Analysis of GE’s External Environment

The external environment of GE posed many challenges that required the appropriate actions that would lead to success. These business environments included socio-cultural; technological; demographic; political or legal; economic; global; and physical (Bartlett and Ghoshal, 1989). The importance of each of these environments is explained below:
Socio-cultural: GE had employees that were deeply rooted to old cultures that resisted any kind of change. Welch introduced change and laid off the employees who were not willing to embrace the values that he was introducing into GE.
Technological: Technology is very dynamic and it requires the company to constantly keep on changing so as to stay competitive (Bartlett and Ghoshal, 1989). Welch introduced the internet to GE when he was about to retire, but he was faced with people who were trying to resist it. He encouraged the people in the organization by telling them that it would be much easier for GE to adapt to the electronic business compared to small companies because GE had already established solid foundations.
Demographics: The business environment of GE presents a population that has varying needs and preferences.
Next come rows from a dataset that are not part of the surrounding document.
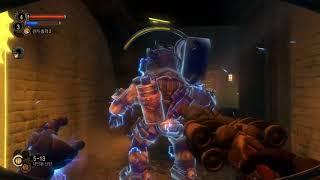 바이오쇼크2 바다에 좀비살아여 / BioShock 2 03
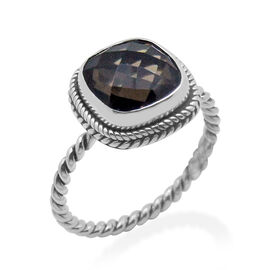 Royal Bali Collection Brazilian Smoky Quartz (Cush) Solitaire Ring in Platinum Overlay Sterling Silver 3.350 Ct.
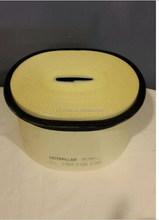 Preço inferior mais barato alibaba filtros de ar cortador de grama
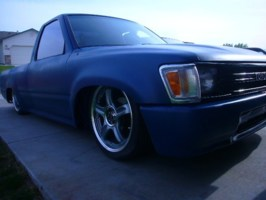 yotalude9196s 1991 Toyota 2wd Pickup photo thumbnail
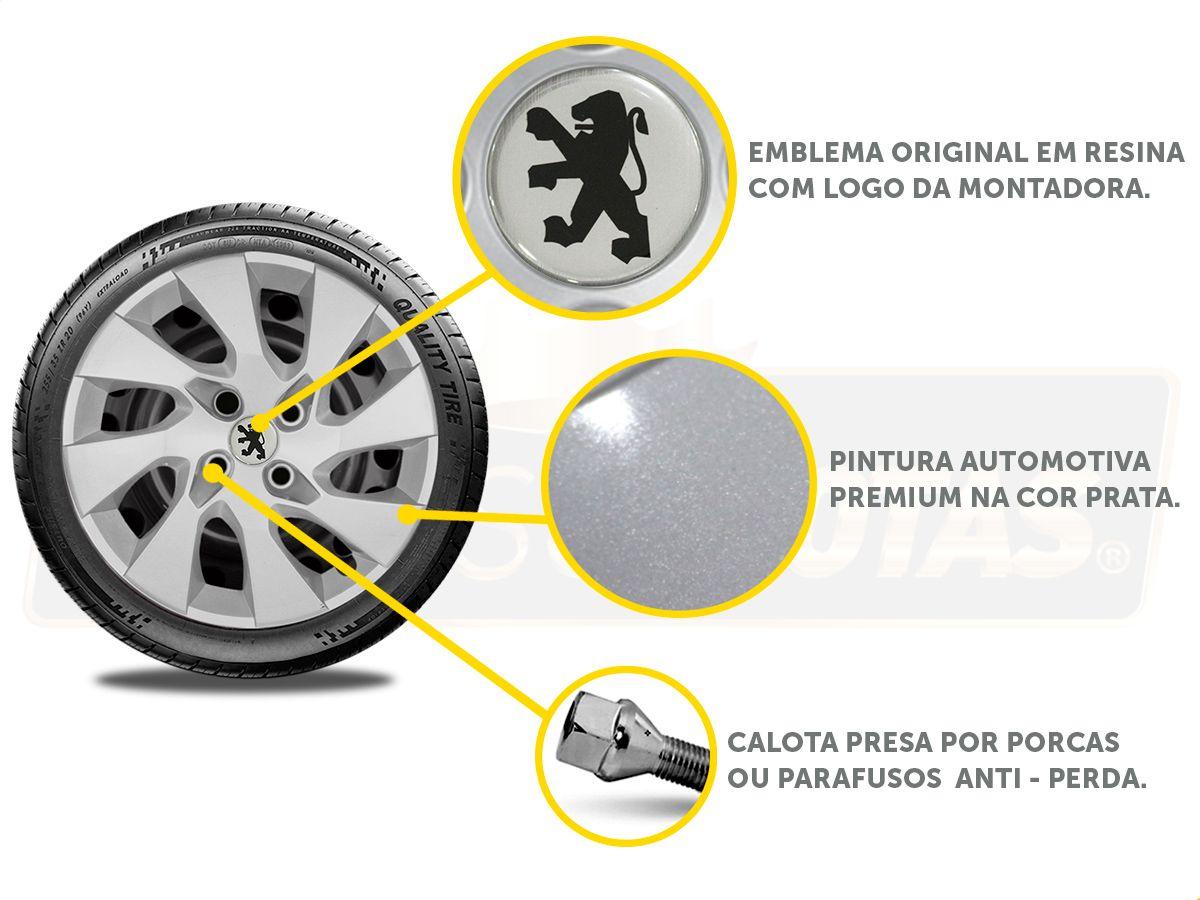 Calota Aro 14 Peugeot 208 307 306 206 207 G133E
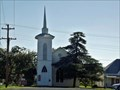 Image for (Former) Pearsall Presbyterian Church - Pearsall, TX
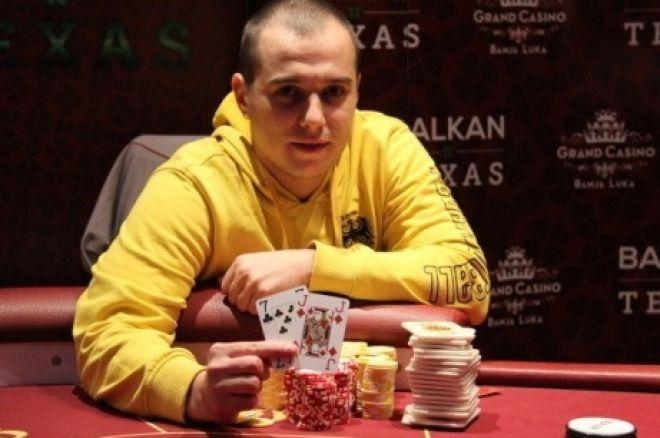 Davor Božilović je Pobednik Balkan Texas Poker Turnira za €2,610 i Ulaz na Eureka Prag ME 0001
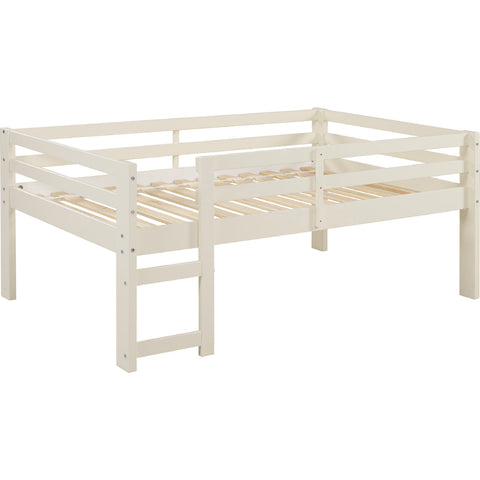 Solid Wood Low Loft Bed - White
It is important to understand the needs of the population so that you can satisfy your customers. Welch introduced business practices that were aimed towards customer satisfaction.
Political or Legal: It is necessary to learn the policies and laws of the region in which the company is conducting its operations. Complying with the laws and policies enables the company to save on unnecessary costs incurred through fines and penalties.
Economic: Companies face economic situations such as recessions, depressions, booms, and declines. It is important to know how to handle such economic situations so as to avoid the collapse of the business. Welch became CEO of GE during a recession period, and he had to apply restructuring methods so as to save the company and increase revenues. He fired many employees in his efforts to downsize, but he used a disciplined process. The number of employees reduced from 404,000 to 292,000 from the year 1980 to the year 1989 (Cosco, 1994).
Global: The global environment includes markets from other parts of the world. Companies are using globalization as a strategy towards increasing the market for their products. Globalization also offers companies the chance to acquire cheaper labor in other regions. Welch involved himself in the globalization plans of the business units in GE by insisting that they had to attain position 1 or 2 on the global market (Slater, 1996).
Physical: The physical environment involves the surrounding areas of the company (Manfred, 2009). It may also include things like location and nearness to raw materials. GE was located near a steady supply of employees.
Companies are faced with issues in either the general environment or the industry environment. The general environment is where all the companies and the market are affected by issues that occur in the world. The general environment could be affected by technology, politics, and state of the economy (Warf, 2007). A good example is the recession period that saw Welch lay off many of the employees of GE. The industry environment is where only the companies in a particular industry are affected by particular issues. A good example is when Welch introduced service businesses to GE. Welch wanted to reduce the overreliance on physical products. He saw services as a good supplement to the products that GE was selling. Diversification made it easier to succeed even if some products were facing crises.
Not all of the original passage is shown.